• **Required work**:
Reproduce each entry exactly, so that everything except the pictures is carried over.

□ □ □

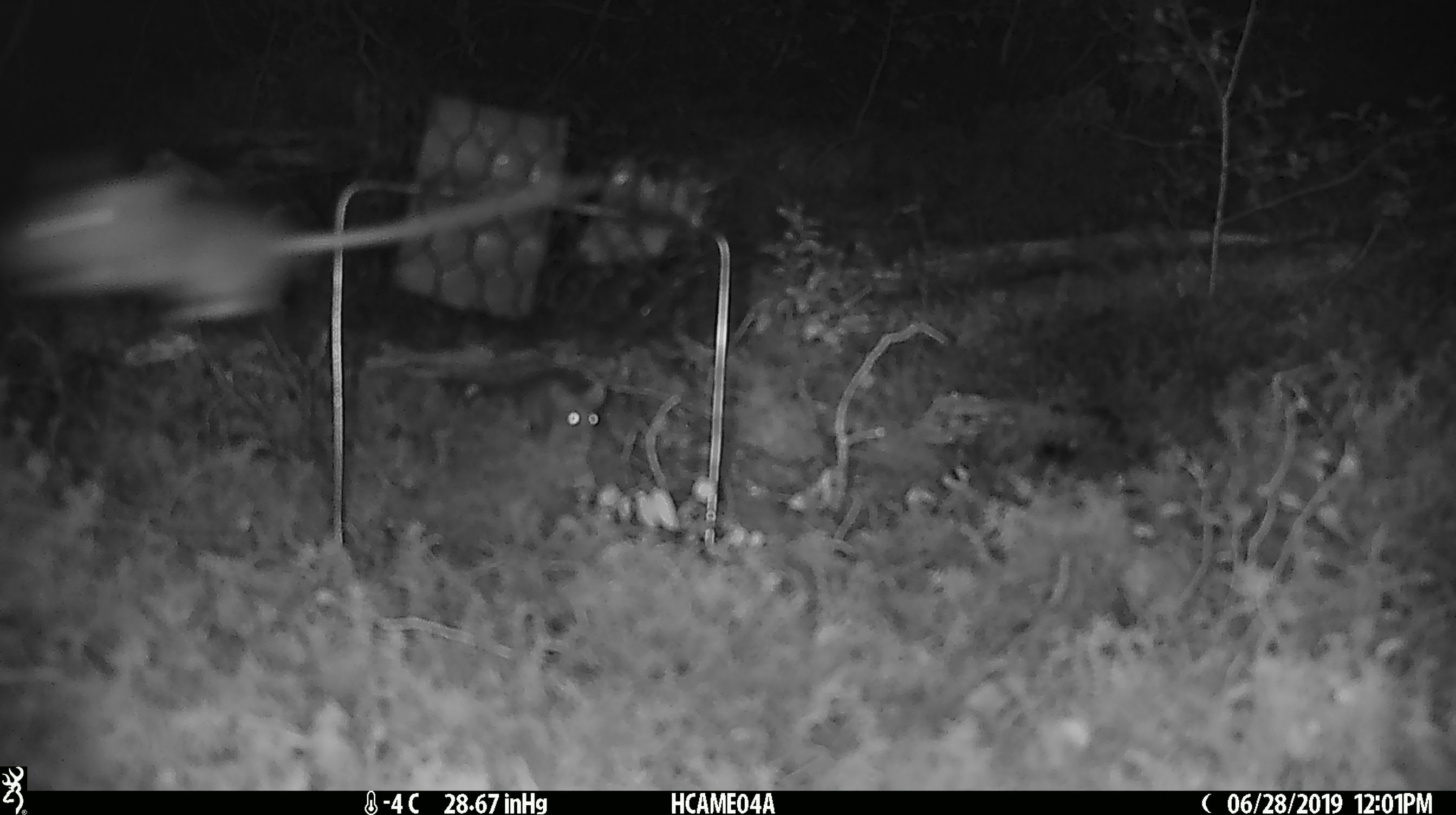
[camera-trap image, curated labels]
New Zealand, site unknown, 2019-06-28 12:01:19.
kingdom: Animalia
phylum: Chordata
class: Mammalia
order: Rodentia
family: Muridae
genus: Mus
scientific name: Mus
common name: mouse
Mouse (Mus).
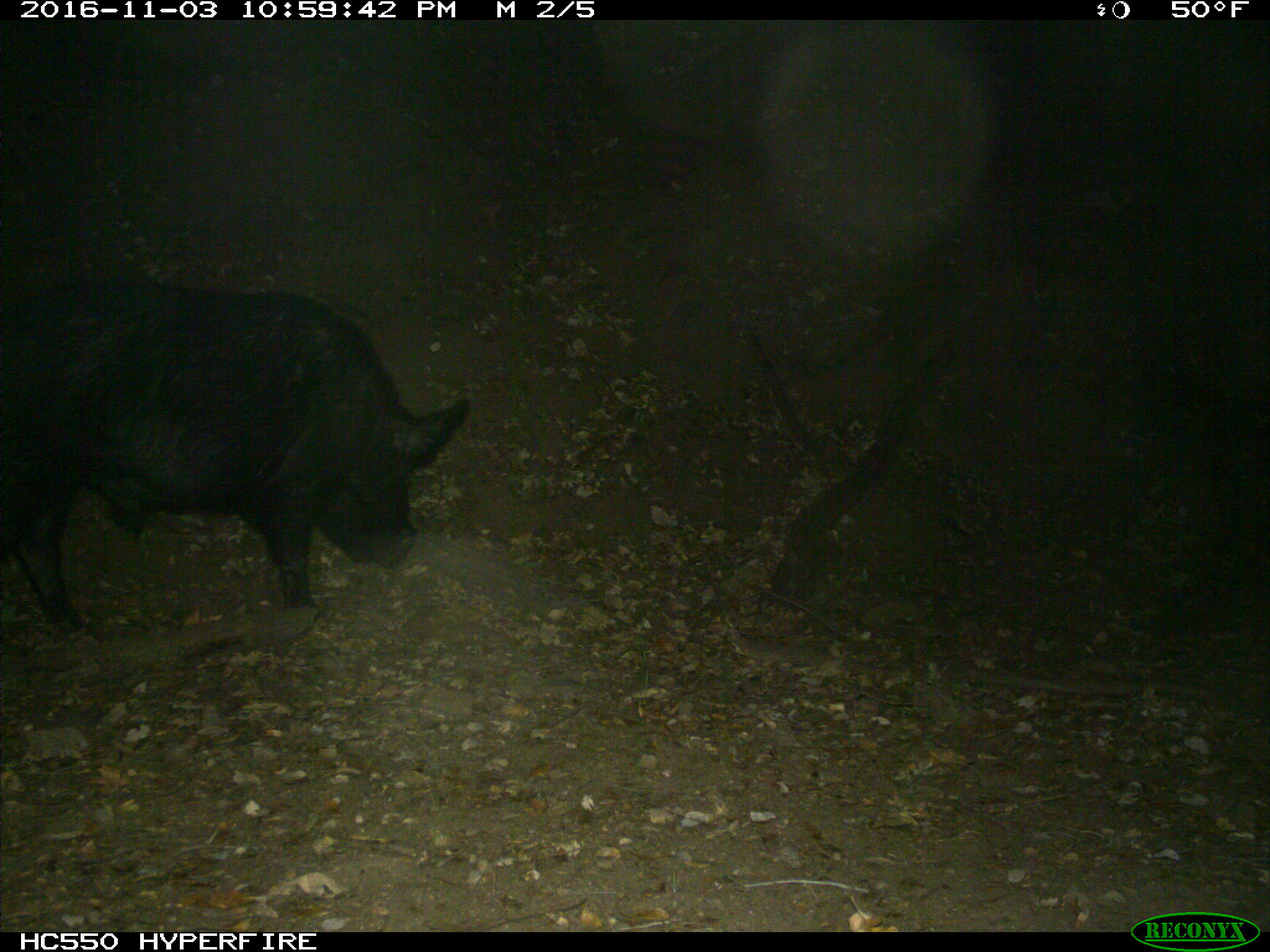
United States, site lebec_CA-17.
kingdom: Animalia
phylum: Chordata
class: Mammalia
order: Artiodactyla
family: Suidae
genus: Sus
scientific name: Sus scrofa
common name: wild boar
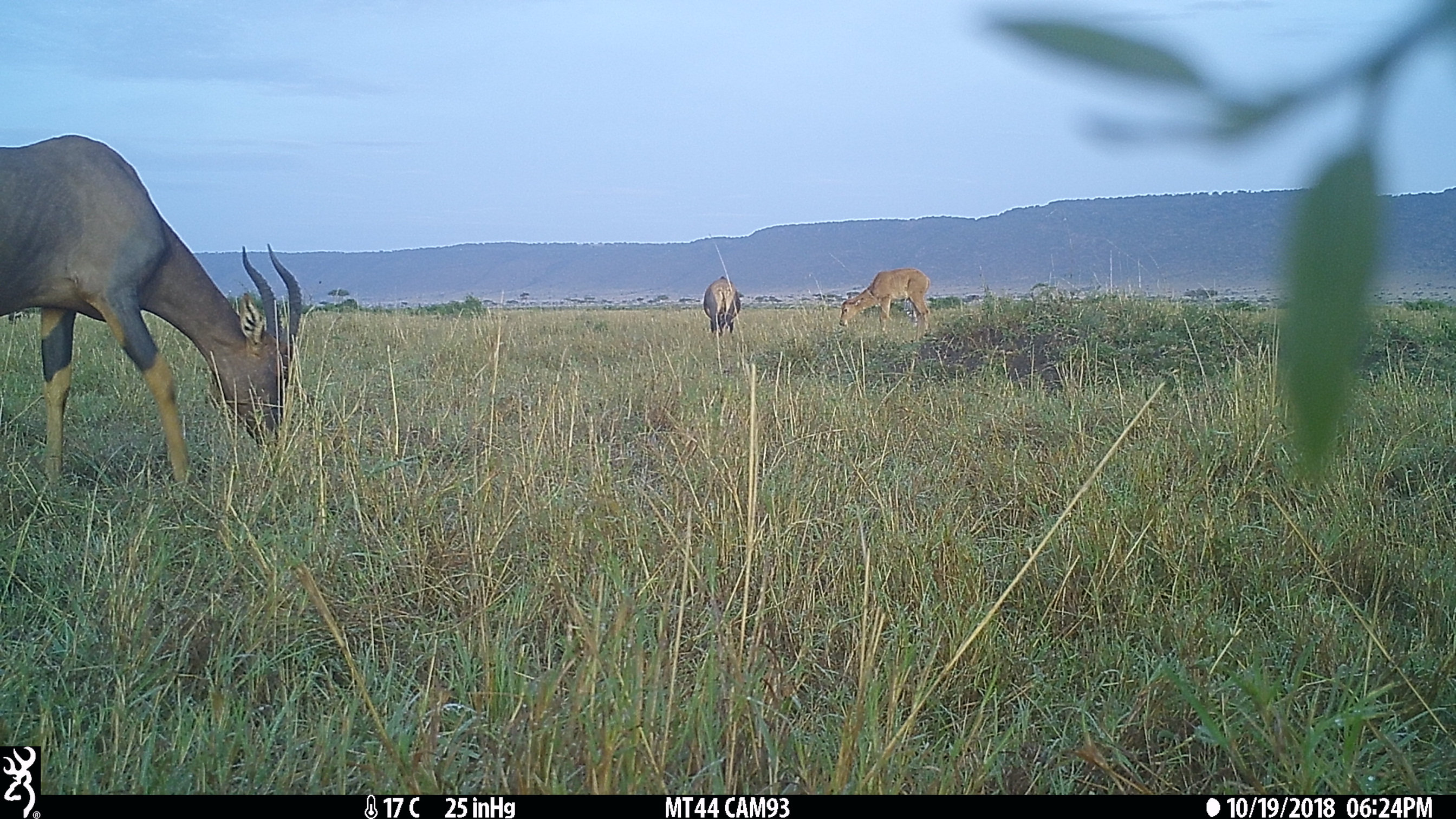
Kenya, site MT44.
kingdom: Animalia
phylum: Chordata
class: Mammalia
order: Artiodactyla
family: Bovidae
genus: Damaliscus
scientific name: Damaliscus lunatus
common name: topi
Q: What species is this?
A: Topi (Damaliscus lunatus).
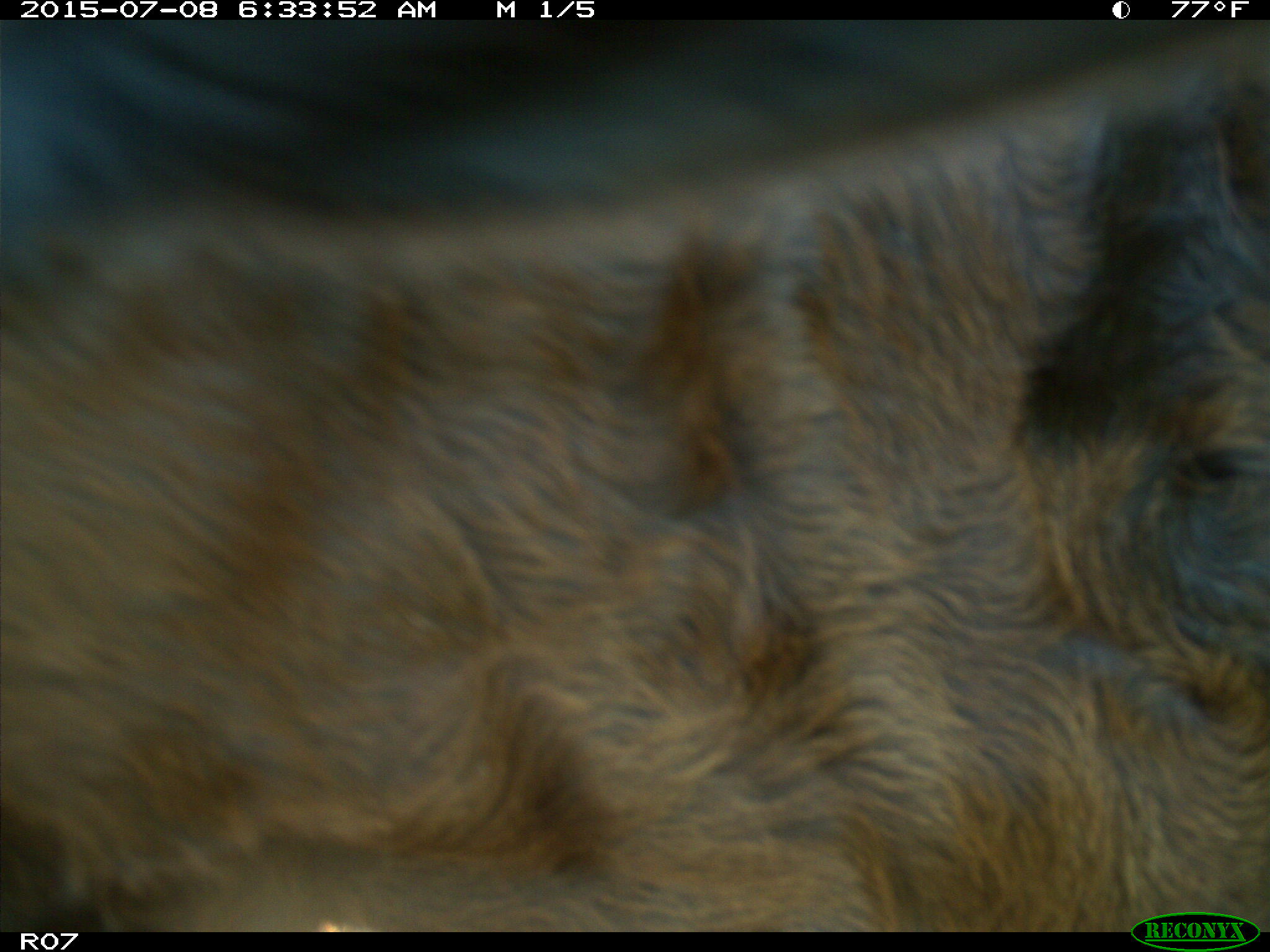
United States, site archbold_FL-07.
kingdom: Animalia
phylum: Chordata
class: Mammalia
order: Artiodactyla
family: Bovidae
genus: Bos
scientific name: Bos taurus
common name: domestic cow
Bos taurus (domestic cow).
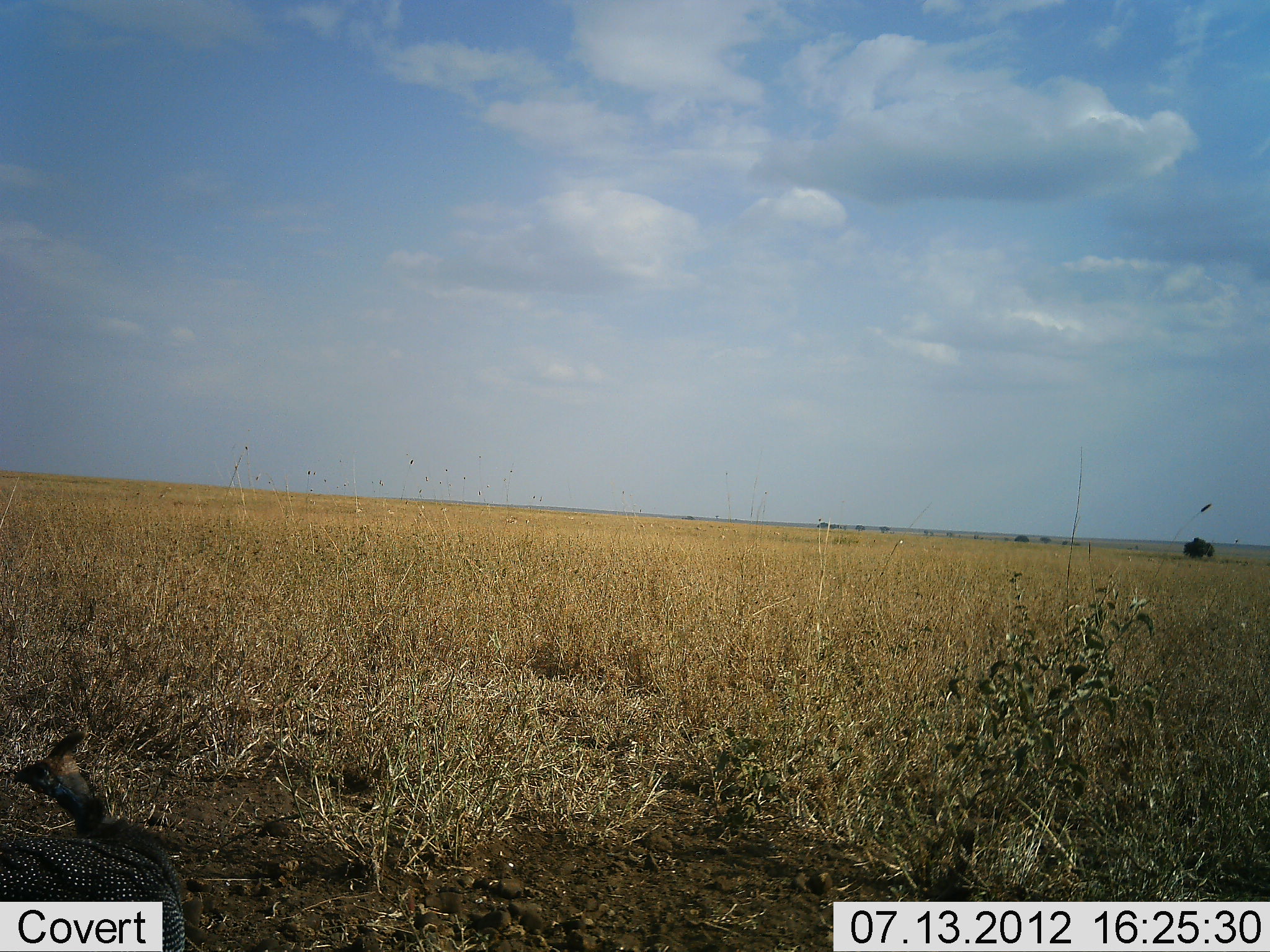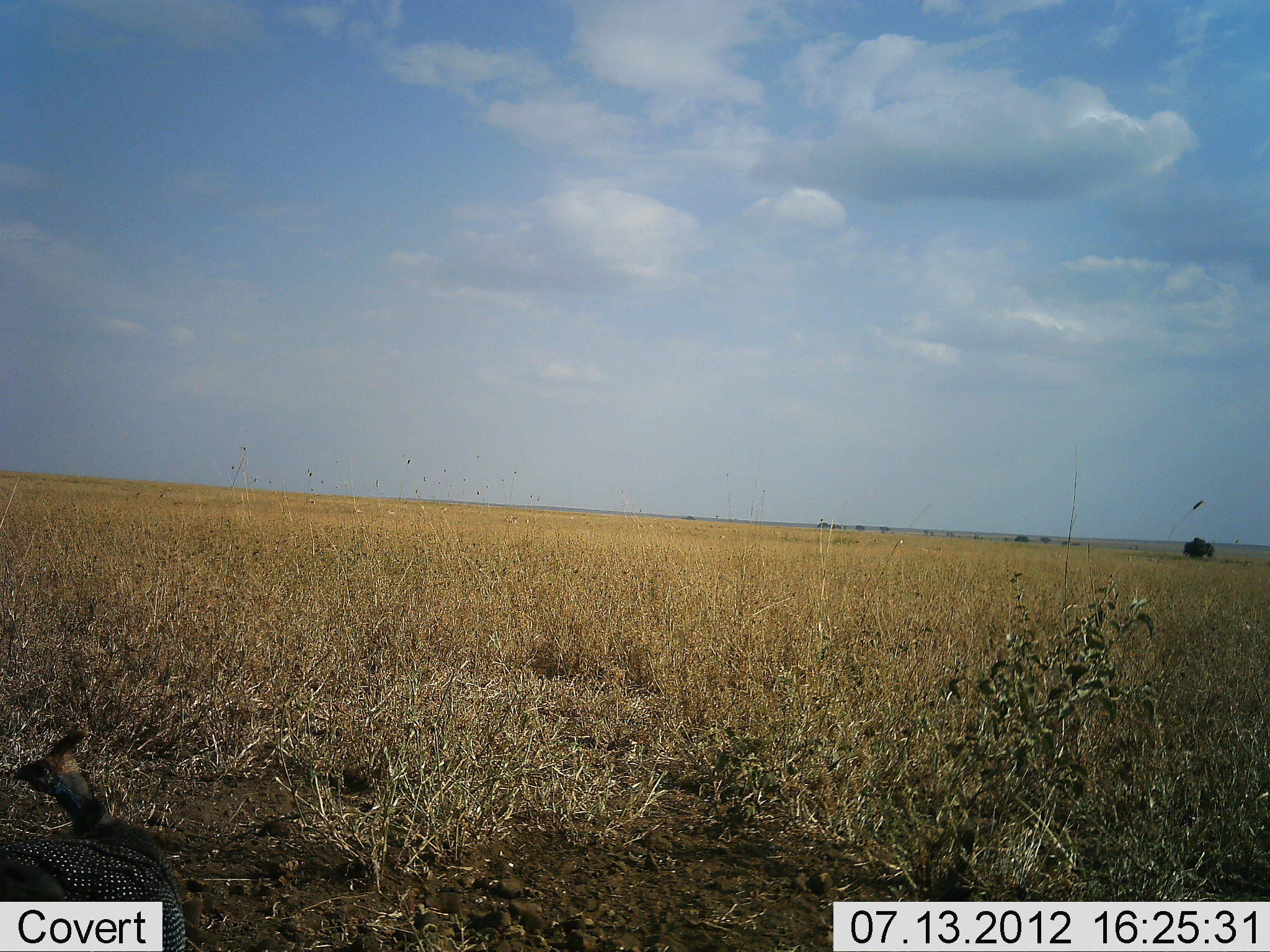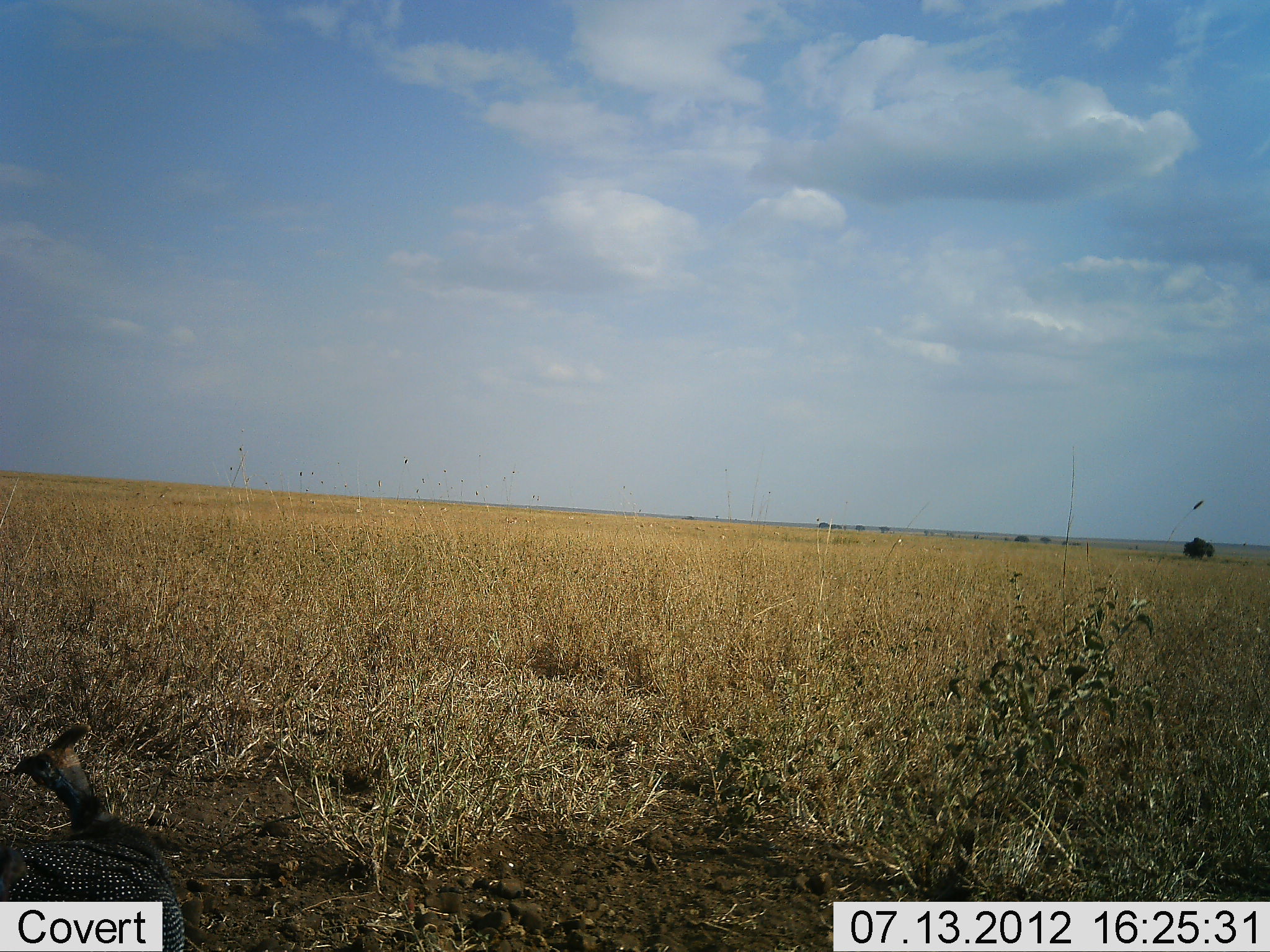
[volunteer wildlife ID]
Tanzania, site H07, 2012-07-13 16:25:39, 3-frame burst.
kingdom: Animalia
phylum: Chordata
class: Aves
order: Galliformes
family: Numididae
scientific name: Numididae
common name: guinea fowl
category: guineafowl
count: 1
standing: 70%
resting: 0%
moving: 30%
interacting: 0%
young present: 0%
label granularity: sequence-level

□ □ □

• **Answer for this exercise**:
[camera-trap image, curated labels]
New Zealand, site unknown, 2019-06-28 12:01:19.
kingdom: Animalia
phylum: Chordata
class: Mammalia
order: Rodentia
family: Muridae
genus: Mus
scientific name: Mus
common name: mouse
Mouse (Mus).
United States, site lebec_CA-17.
kingdom: Animalia
phylum: Chordata
class: Mammalia
order: Artiodactyla
family: Suidae
genus: Sus
scientific name: Sus scrofa
common name: wild boar
Kenya, site MT44.
kingdom: Animalia
phylum: Chordata
class: Mammalia
order: Artiodactyla
family: Bovidae
genus: Damaliscus
scientific name: Damaliscus lunatus
common name: topi
Q: What species is this?
A: Topi (Damaliscus lunatus).
United States, site archbold_FL-07.
kingdom: Animalia
phylum: Chordata
class: Mammalia
order: Artiodactyla
family: Bovidae
genus: Bos
scientific name: Bos taurus
common name: domestic cow
Bos taurus (domestic cow).
[volunteer wildlife ID]
Tanzania, site H07, 2012-07-13 16:25:39, 3-frame burst.
kingdom: Animalia
phylum: Chordata
class: Aves
order: Galliformes
family: Numididae
scientific name: Numididae
common name: guinea fowl
category: guineafowl
count: 1
standing: 70%
resting: 0%
moving: 30%
interacting: 0%
young present: 0%
label granularity: sequence-level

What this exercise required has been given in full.